* [作るもの] 記録の先頭から「336V317L236 307L216 306L207」を含む行まで（その行も含む）を、1行につき1つの文字列としてJSONのリストで出力してください。空行は入れないでください。
+++ 練習用データ +++
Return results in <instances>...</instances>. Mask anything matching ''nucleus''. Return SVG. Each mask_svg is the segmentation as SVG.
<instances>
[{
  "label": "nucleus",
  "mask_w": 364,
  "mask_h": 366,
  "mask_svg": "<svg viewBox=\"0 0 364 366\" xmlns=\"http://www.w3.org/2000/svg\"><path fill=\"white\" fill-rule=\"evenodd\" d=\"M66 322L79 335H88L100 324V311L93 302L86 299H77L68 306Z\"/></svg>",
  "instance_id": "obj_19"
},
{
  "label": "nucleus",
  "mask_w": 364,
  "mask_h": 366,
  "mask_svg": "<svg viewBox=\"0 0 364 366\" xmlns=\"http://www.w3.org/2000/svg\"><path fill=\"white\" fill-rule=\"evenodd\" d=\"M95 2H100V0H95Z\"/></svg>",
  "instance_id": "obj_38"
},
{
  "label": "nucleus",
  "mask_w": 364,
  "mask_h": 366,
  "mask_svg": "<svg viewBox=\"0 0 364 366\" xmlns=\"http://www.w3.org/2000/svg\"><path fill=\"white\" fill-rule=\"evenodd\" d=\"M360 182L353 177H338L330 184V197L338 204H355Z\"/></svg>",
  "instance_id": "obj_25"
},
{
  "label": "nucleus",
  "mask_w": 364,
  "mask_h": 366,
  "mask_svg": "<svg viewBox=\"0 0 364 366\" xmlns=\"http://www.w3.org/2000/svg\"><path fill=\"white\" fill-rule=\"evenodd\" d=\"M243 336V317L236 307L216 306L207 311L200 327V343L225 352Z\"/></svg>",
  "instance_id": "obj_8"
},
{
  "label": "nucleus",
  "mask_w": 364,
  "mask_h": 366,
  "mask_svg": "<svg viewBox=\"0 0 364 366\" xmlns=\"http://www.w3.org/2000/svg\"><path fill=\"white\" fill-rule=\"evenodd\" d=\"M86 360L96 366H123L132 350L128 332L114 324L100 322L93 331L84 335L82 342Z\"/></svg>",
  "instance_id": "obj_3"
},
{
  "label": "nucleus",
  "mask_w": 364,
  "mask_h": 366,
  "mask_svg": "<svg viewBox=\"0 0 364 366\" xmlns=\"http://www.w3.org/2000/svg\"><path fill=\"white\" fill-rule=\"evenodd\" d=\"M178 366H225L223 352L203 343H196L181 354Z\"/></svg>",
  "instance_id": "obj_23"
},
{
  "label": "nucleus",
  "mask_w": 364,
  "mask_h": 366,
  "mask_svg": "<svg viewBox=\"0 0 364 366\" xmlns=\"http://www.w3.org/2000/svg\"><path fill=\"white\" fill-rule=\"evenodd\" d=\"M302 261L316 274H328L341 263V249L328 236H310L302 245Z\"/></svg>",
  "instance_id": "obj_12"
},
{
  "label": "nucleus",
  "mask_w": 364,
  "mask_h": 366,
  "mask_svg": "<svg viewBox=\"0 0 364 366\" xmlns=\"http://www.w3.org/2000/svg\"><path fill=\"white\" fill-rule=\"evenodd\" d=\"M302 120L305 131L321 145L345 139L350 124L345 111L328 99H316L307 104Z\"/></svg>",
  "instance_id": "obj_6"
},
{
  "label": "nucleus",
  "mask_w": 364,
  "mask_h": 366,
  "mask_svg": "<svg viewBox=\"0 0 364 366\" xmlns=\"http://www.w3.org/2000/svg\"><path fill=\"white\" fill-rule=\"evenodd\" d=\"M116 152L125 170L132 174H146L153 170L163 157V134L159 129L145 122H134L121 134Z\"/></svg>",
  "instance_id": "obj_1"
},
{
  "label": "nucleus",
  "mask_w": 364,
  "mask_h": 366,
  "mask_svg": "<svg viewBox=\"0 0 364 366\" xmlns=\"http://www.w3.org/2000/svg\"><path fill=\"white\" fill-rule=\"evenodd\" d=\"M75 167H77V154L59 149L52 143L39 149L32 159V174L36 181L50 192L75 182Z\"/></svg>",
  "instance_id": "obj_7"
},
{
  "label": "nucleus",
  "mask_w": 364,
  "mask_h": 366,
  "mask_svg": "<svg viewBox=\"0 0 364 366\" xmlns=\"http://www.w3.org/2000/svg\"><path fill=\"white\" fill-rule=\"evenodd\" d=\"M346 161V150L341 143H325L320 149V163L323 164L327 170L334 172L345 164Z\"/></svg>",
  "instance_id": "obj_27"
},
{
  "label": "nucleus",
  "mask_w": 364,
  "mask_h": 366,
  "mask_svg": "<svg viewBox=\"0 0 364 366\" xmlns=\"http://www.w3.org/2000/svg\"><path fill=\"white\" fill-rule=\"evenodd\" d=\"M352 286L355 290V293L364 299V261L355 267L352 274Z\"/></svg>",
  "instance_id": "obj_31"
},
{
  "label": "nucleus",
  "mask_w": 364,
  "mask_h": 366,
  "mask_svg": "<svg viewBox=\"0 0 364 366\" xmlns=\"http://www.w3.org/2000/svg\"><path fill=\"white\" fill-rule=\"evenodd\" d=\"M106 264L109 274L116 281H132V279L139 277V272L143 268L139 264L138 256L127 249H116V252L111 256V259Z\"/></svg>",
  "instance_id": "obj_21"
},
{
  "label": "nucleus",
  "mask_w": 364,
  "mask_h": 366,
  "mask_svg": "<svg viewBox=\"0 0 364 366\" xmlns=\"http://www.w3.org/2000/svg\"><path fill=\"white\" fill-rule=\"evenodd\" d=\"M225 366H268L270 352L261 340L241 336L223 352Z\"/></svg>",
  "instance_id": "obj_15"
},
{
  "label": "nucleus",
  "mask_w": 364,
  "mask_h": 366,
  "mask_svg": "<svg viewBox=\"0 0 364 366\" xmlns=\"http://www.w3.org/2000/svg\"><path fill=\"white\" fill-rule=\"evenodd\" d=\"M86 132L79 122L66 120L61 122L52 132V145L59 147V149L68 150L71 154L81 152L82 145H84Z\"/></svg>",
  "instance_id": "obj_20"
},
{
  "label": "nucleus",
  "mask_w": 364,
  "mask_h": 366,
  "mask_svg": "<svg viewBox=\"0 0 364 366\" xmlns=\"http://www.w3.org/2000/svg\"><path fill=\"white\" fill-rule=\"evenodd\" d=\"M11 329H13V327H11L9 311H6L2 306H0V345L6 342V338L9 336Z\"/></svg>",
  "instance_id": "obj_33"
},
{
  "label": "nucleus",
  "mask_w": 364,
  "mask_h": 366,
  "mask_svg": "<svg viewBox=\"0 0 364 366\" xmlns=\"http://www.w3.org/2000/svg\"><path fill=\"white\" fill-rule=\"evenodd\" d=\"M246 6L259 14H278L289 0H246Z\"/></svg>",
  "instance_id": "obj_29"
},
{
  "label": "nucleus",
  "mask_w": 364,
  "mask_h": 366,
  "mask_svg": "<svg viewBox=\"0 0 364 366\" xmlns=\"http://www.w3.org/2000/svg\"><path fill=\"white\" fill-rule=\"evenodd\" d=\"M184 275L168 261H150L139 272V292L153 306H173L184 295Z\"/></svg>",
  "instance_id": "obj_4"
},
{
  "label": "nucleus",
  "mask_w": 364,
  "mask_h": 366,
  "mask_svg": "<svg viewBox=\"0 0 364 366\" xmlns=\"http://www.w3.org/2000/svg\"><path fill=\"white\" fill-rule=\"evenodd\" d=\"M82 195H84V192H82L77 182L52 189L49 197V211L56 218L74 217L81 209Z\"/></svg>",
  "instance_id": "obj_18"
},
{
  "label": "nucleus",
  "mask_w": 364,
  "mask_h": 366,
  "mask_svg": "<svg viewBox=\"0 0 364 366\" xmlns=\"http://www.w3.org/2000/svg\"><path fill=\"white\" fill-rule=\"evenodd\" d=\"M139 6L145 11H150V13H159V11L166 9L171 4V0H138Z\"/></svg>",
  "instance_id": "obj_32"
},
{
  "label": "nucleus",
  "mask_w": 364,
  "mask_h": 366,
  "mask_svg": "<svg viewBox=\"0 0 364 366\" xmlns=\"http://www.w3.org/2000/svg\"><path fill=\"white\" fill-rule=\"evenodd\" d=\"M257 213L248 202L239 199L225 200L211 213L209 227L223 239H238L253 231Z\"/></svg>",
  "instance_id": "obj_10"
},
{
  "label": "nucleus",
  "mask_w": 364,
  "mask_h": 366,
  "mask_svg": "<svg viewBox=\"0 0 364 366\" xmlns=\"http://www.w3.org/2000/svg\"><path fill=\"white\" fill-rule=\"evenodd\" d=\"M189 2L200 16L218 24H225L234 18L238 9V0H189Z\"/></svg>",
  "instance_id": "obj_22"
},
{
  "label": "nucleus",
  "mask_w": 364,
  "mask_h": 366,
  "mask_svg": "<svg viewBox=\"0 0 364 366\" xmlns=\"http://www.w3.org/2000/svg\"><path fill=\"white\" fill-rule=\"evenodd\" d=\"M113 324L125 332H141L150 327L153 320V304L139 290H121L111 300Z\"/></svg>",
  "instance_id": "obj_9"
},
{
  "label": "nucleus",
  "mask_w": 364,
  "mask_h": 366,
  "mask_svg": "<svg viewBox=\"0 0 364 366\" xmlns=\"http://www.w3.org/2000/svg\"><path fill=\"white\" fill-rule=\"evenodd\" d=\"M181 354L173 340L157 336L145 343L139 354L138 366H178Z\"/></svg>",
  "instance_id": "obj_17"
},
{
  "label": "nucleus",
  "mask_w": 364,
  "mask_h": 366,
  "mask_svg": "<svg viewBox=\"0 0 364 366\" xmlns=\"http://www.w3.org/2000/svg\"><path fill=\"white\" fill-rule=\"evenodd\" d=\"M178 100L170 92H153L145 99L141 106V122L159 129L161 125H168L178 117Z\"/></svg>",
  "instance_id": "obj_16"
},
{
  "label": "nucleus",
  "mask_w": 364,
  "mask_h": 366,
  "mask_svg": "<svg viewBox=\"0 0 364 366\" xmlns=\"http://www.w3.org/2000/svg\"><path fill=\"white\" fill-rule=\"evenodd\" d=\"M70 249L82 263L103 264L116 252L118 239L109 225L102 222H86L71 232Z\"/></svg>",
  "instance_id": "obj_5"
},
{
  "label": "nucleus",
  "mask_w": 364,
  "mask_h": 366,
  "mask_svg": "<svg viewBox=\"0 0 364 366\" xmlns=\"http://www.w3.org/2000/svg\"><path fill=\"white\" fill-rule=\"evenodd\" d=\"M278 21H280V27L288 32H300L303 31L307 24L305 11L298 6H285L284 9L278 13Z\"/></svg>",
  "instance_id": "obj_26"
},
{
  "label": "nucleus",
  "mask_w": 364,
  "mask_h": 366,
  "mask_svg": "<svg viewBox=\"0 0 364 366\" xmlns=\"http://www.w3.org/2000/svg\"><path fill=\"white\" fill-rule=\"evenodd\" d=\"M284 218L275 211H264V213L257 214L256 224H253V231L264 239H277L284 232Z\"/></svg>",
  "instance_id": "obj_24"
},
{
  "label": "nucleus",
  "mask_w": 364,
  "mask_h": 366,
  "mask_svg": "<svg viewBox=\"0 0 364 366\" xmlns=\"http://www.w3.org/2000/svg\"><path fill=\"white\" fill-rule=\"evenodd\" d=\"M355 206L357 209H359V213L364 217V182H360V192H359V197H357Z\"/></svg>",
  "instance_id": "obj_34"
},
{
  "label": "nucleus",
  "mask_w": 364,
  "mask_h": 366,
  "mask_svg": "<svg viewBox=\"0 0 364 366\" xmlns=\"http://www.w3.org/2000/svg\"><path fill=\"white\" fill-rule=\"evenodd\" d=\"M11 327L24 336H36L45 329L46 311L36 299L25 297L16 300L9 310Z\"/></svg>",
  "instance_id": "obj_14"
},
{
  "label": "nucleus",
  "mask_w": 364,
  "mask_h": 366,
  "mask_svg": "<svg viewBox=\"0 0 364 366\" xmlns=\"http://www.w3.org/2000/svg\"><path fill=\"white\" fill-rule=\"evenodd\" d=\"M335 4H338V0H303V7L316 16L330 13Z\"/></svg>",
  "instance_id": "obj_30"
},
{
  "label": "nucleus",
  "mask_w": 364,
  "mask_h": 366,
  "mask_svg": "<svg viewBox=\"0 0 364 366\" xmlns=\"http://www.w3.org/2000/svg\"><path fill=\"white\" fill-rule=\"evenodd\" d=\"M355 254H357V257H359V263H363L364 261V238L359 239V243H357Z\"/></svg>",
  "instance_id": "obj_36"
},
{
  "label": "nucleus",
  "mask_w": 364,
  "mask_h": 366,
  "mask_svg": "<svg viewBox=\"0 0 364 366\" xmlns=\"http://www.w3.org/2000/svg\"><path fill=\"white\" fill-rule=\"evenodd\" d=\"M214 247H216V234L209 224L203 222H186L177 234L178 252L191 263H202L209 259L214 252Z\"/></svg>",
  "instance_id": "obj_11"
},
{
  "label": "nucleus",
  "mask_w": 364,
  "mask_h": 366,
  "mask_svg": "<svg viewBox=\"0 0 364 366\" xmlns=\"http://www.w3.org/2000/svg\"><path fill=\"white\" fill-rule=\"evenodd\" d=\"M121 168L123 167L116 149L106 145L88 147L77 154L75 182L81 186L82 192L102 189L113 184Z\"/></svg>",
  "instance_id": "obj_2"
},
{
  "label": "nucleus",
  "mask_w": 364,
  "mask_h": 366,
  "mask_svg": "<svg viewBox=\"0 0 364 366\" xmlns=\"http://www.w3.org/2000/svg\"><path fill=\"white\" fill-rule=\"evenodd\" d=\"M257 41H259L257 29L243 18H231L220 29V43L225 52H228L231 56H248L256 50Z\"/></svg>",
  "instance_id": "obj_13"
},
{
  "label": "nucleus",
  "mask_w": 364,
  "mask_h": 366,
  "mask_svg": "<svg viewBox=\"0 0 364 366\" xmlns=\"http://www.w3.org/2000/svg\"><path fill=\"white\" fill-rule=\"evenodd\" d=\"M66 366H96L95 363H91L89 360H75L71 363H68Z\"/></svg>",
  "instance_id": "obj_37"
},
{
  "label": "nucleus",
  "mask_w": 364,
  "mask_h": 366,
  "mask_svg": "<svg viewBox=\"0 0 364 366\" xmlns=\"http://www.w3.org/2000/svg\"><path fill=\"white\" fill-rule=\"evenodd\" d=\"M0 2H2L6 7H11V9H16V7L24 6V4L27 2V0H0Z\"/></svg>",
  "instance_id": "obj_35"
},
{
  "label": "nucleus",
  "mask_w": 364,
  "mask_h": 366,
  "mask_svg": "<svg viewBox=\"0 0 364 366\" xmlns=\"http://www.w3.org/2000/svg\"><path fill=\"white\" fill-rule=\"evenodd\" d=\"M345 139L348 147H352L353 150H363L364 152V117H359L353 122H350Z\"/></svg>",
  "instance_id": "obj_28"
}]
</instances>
+++
* [解答例]
[
  "Return results in <instances>...</instances>. Mask anything matching ''nucleus''. Return SVG. Each mask_svg is the segmentation as SVG.",
  "<instances>",
  "[{",
  "  \"label\": \"nucleus\",",
  "  \"mask_w\": 364,",
  "  \"mask_h\": 366,",
  "  \"mask_svg\": \"<svg viewBox=\\\"0 0 364 366\\\" xmlns=\\\"http://www.w3.org/2000/svg\\\"><path fill=\\\"white\\\" fill-rule=\\\"evenodd\\\" d=\\\"M66 322L79 335H88L100 324V311L93 302L86 299H77L68 306Z\\\"/></svg>\",",
  "  \"instance_id\": \"obj_19\"",
  "},",
  "{",
  "  \"label\": \"nucleus\",",
  "  \"mask_w\": 364,",
  "  \"mask_h\": 366,",
  "  \"mask_svg\": \"<svg viewBox=\\\"0 0 364 366\\\" xmlns=\\\"http://www.w3.org/2000/svg\\\"><path fill=\\\"white\\\" fill-rule=\\\"evenodd\\\" d=\\\"M95 2H100V0H95Z\\\"/></svg>\",",
  "  \"instance_id\": \"obj_38\"",
  "},",
  "{",
  "  \"label\": \"nucleus\",",
  "  \"mask_w\": 364,",
  "  \"mask_h\": 366,",
  "  \"mask_svg\": \"<svg viewBox=\\\"0 0 364 366\\\" xmlns=\\\"http://www.w3.org/2000/svg\\\"><path fill=\\\"white\\\" fill-rule=\\\"evenodd\\\" d=\\\"M360 182L353 177H338L330 184V197L338 204H355Z\\\"/></svg>\",",
  "  \"instance_id\": \"obj_25\"",
  "},",
  "{",
  "  \"label\": \"nucleus\",",
  "  \"mask_w\": 364,",
  "  \"mask_h\": 366,",
  "  \"mask_svg\": \"<svg viewBox=\\\"0 0 364 366\\\" xmlns=\\\"http://www.w3.org/2000/svg\\\"><path fill=\\\"white\\\" fill-rule=\\\"evenodd\\\" d=\\\"M243 336V317L236 307L216 306L207 311L200 327V343L225 352Z\\\"/></svg>\","
]